- **Work order**
Output the lines of the records exactly, from the first through the one containing "content_type: application/javascript". Omit all pictures.
-- -- --
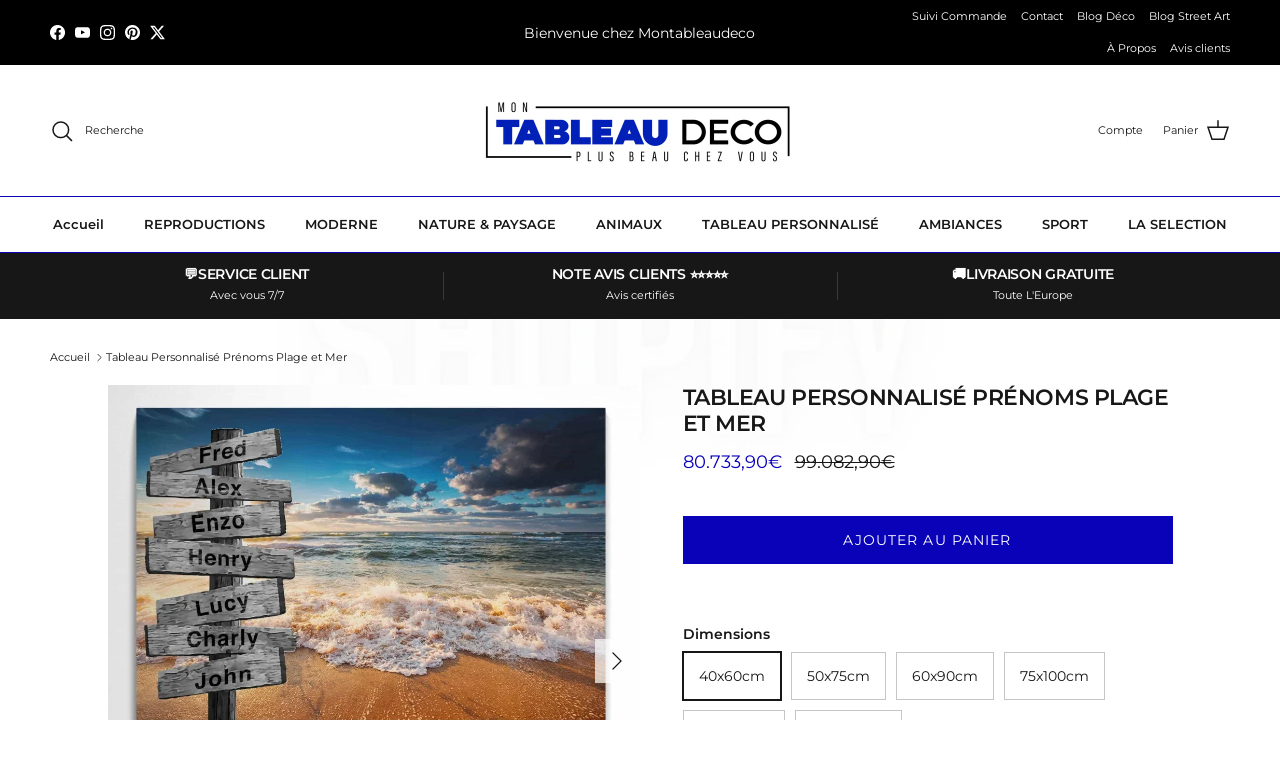

--- FILE ---
content_type: image/svg+xml
request_url: https://montableaudeco.com/cdn/shop/files/star_14875494.svg?v=1727000137
body_size: -485
content:
<svg xmlns="http://www.w3.org/2000/svg" width="6.827in" viewBox="0 0 6.82666 6.82666" text-rendering="geometricPrecision" shape-rendering="geometricPrecision" image-rendering="optimizeQuality" height="6.827in" fill-rule="evenodd" clip-rule="evenodd"><g id="Layer_x0020_1"><rect width="6.827" rx="1.507" height="6.827" fill="#388e3c"></rect><path fill="#fffffe" d="m3.41313 1.51121-.46982 1.45613-1.52998-.00293 1.23947.89677-.47561 1.45427 1.23603-.90204 1.23608.9017-.47563-1.45392 1.23966-.89704-1.53016.0032z"></path></g></svg>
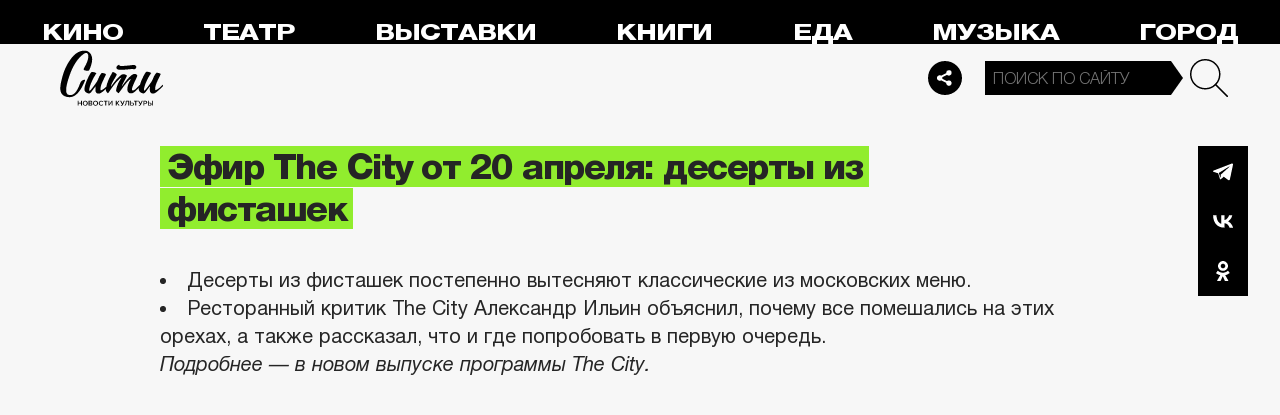

--- FILE ---
content_type: application/javascript
request_url: https://smi2.ru/counter/settings?payload=CPelAxjQ_f7DvTM6JGQ2MWFlNzdjLTNjMmMtNDlhOS1hNzk2LWI1MTNiNDA2MjczNQ&cb=_callbacks____0mklrubef
body_size: 1515
content:
_callbacks____0mklrubef("[base64]");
-- -- --
- **Answer below**
--- FILE ---
content_type: image/svg+xml
request_url: https://montableaudeco.com/cdn/shop/files/star_14875494.svg?v=1727000137
body_size: -485
content:
<svg xmlns="http://www.w3.org/2000/svg" width="6.827in" viewBox="0 0 6.82666 6.82666" text-rendering="geometricPrecision" shape-rendering="geometricPrecision" image-rendering="optimizeQuality" height="6.827in" fill-rule="evenodd" clip-rule="evenodd"><g id="Layer_x0020_1"><rect width="6.827" rx="1.507" height="6.827" fill="#388e3c"></rect><path fill="#fffffe" d="m3.41313 1.51121-.46982 1.45613-1.52998-.00293 1.23947.89677-.47561 1.45427 1.23603-.90204 1.23608.9017-.47563-1.45392 1.23966-.89704-1.53016.0032z"></path></g></svg>

--- FILE ---
content_type: application/javascript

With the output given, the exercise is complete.